Single by Kehlani
- Released: October 6, 2017
- Length: 3:19
- Label: Atlantic
- Songwriters: Kehlani Parrish; Ambré Perkins; Jean Deaux;
- Producers: Geoffro; Kehlani;

Kehlani singles chronology
| "Cigarettes & Cush" (2017) | "Honey" (2017) | "Touch" (2017) |

Music video
- "Honey" on YouTube

= Honey (Kehlani song) =

2017 song by Kehlani

"Honey" is a song by American singer and songwriter Kehlani. It was released on October 6, 2017. They first performed the song live at Billboards Women in Music 2017. The official music video was released on December 4, 2017.

== Background ==
"Honey" was written by Kehlani and produced by Geoffro.

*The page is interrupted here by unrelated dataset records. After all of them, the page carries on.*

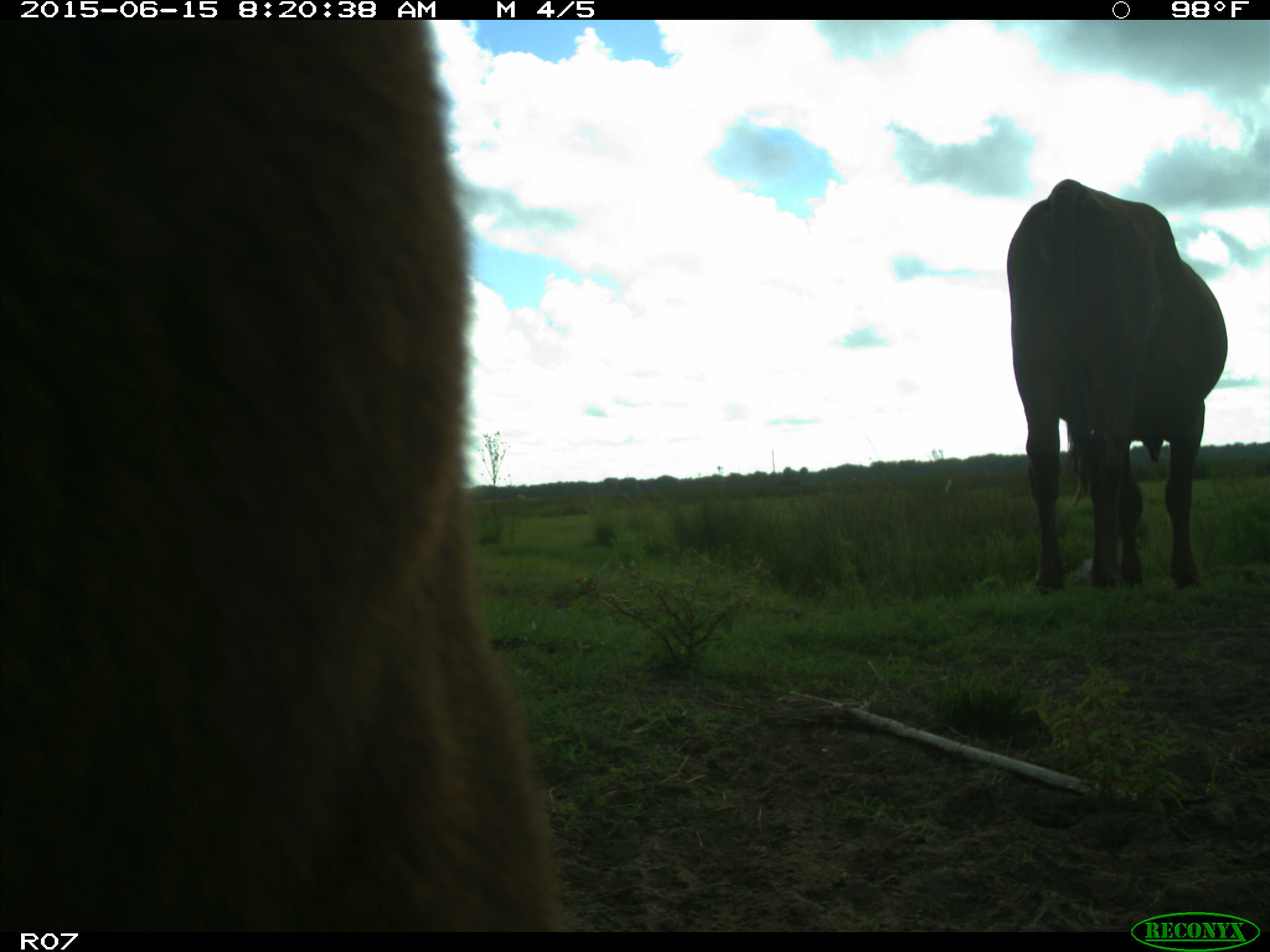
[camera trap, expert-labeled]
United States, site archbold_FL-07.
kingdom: Animalia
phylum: Chordata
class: Mammalia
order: Artiodactyla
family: Bovidae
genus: Bos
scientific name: Bos taurus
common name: domestic cow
Bos taurus (domestic cow).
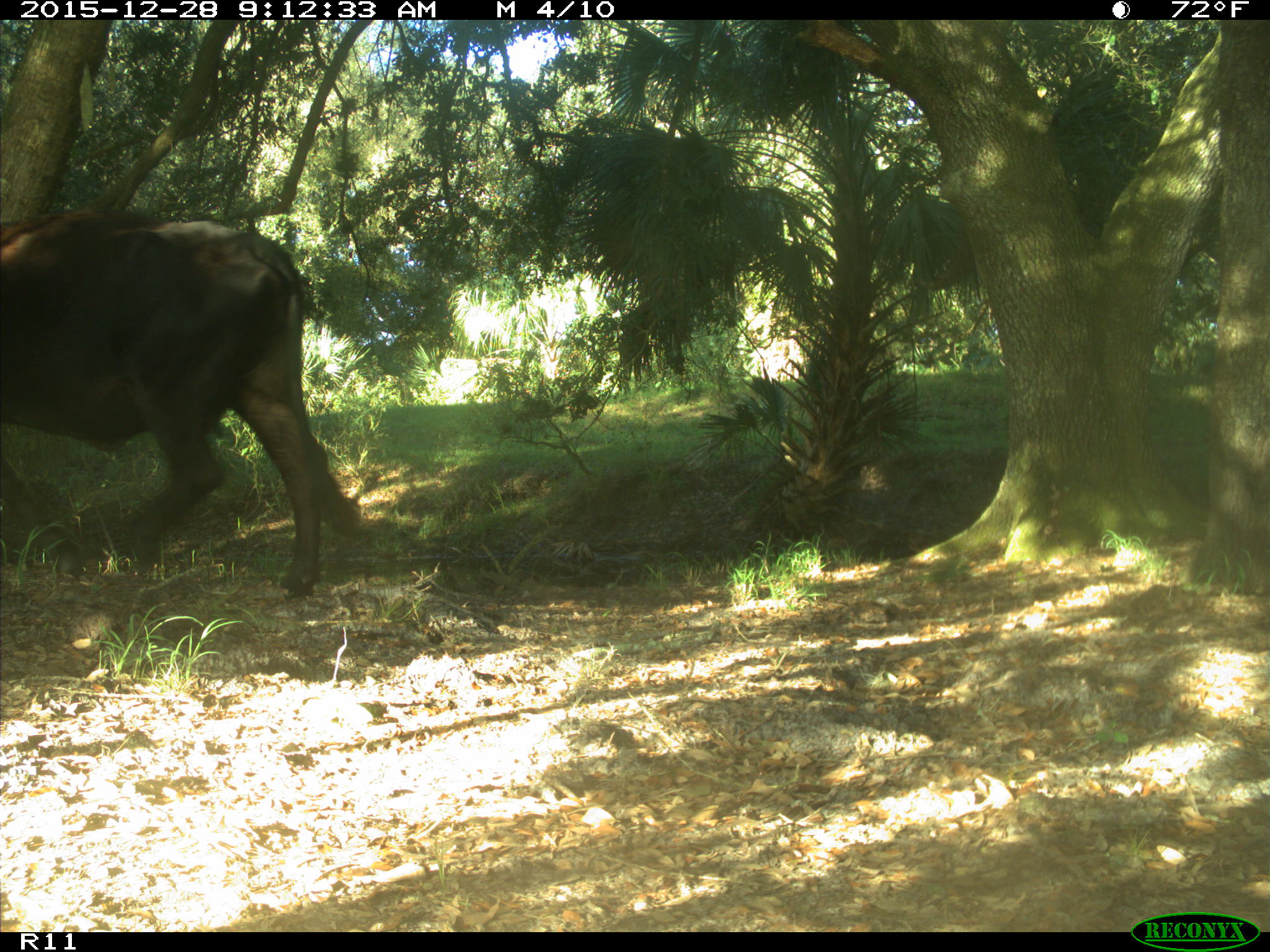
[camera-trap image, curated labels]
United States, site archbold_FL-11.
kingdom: Animalia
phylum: Chordata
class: Mammalia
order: Artiodactyla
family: Bovidae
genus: Bos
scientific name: Bos taurus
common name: domestic cow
Bos taurus (domestic cow).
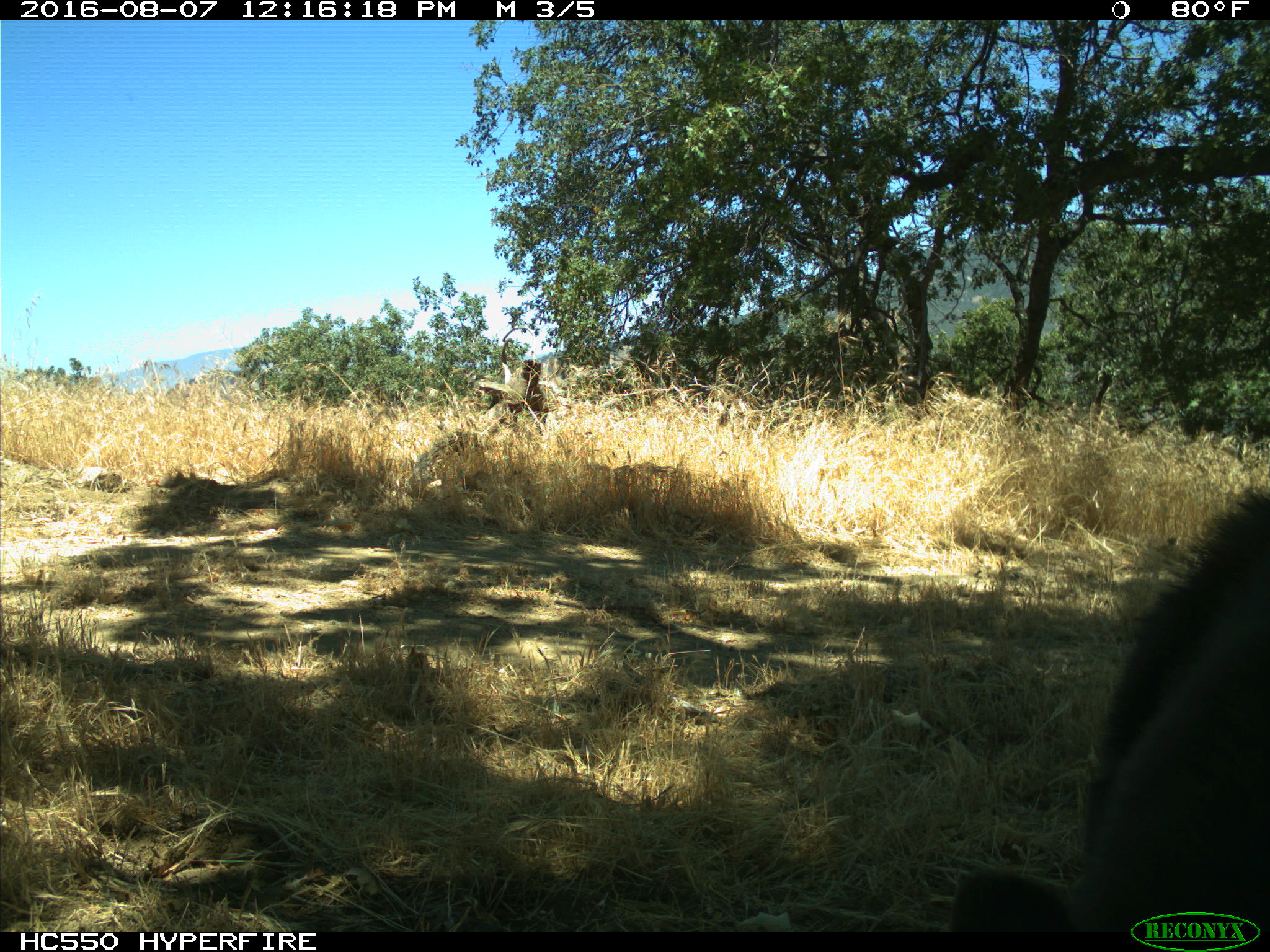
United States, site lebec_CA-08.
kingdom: Animalia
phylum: Chordata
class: Mammalia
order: Carnivora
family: Ursidae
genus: Ursus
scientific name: Ursus americanus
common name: american black bear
Ursus americanus (american black bear).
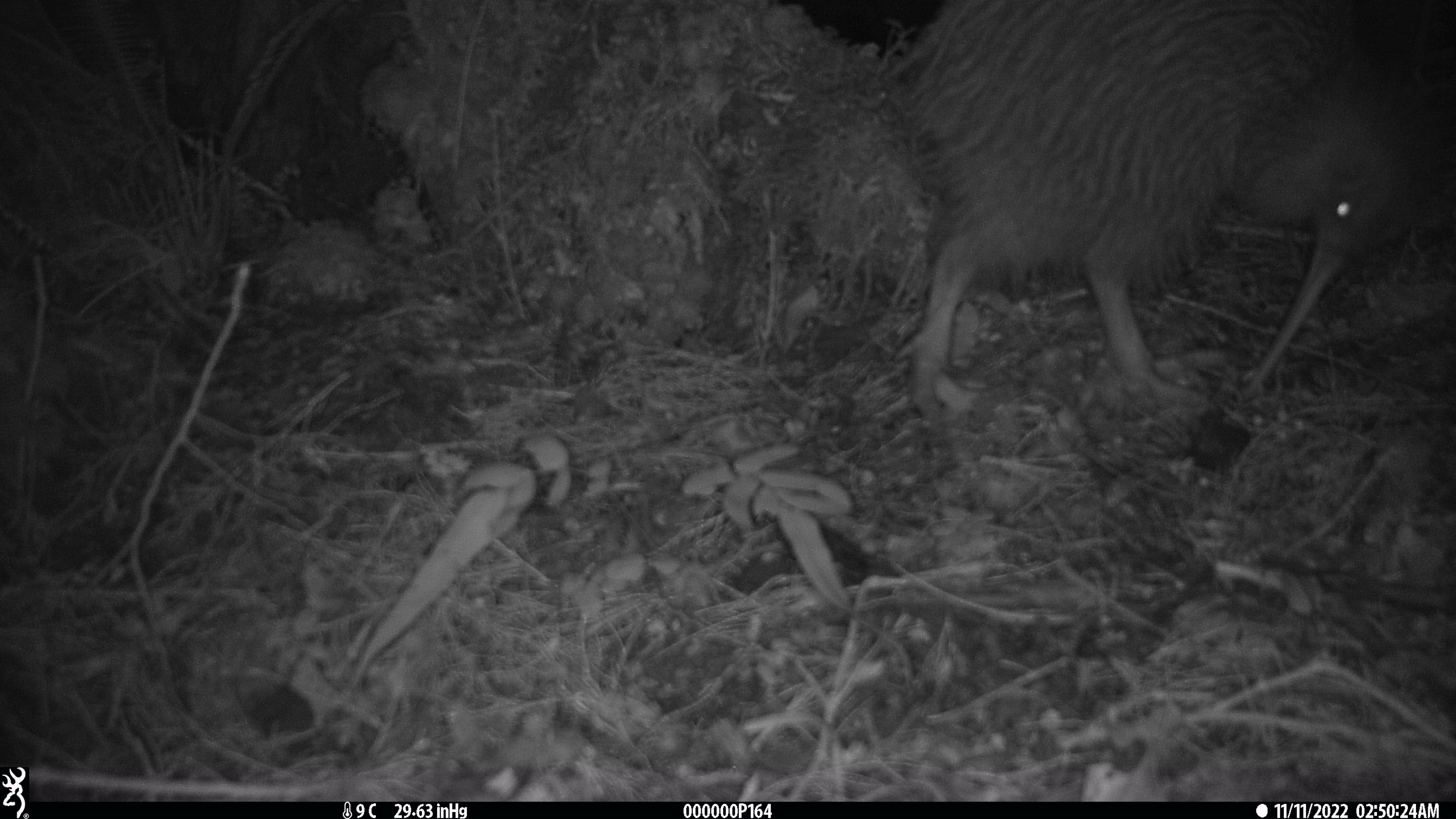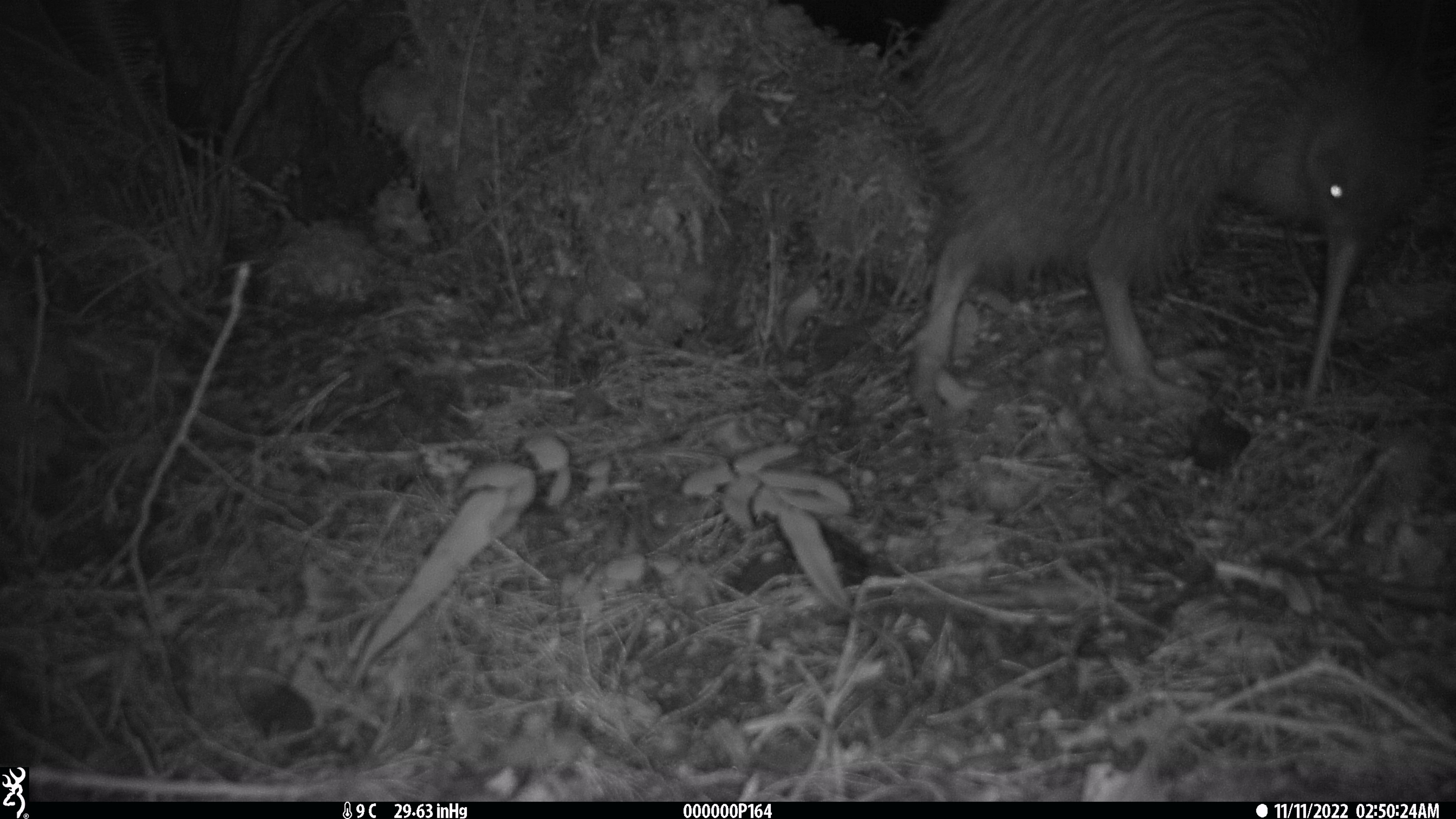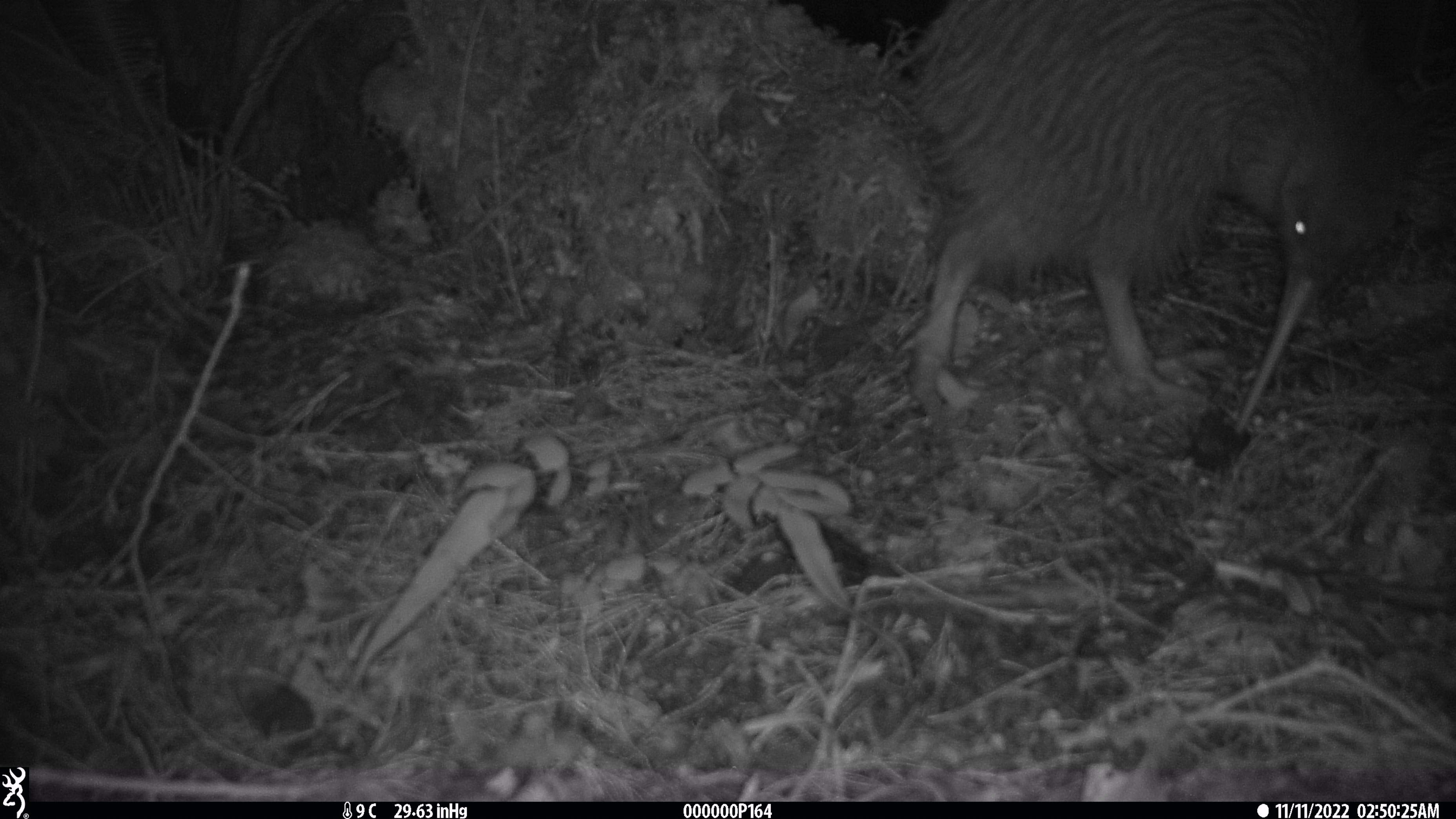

Kehlani said the song was made using a Geoffro guitar loop with their best friends. The song was written for their lover, and sees Kehlani using romance as an escape and to let their pain go.

== Music video ==
The song's accompanying music video premiered on December 4, 2017 on Kehlani's YouTube account. The music video was directed by David Camarena.

== Critical reception ==
In 2019, Billboard included the song in its list of the "30 Lesbian Love Songs".

== Certifications ==

Certifications for "Honey"
| Region | Certification | Certified units/sales |
| Canada (Music Canada) | Platinum | 80,000^{‡} |
| New Zealand (RMNZ) | Platinum | 30,000^{‡} |
| United States (RIAA) | Gold | 500,000^{‡} |
^{‡} Sales+streaming figures based on certification alone.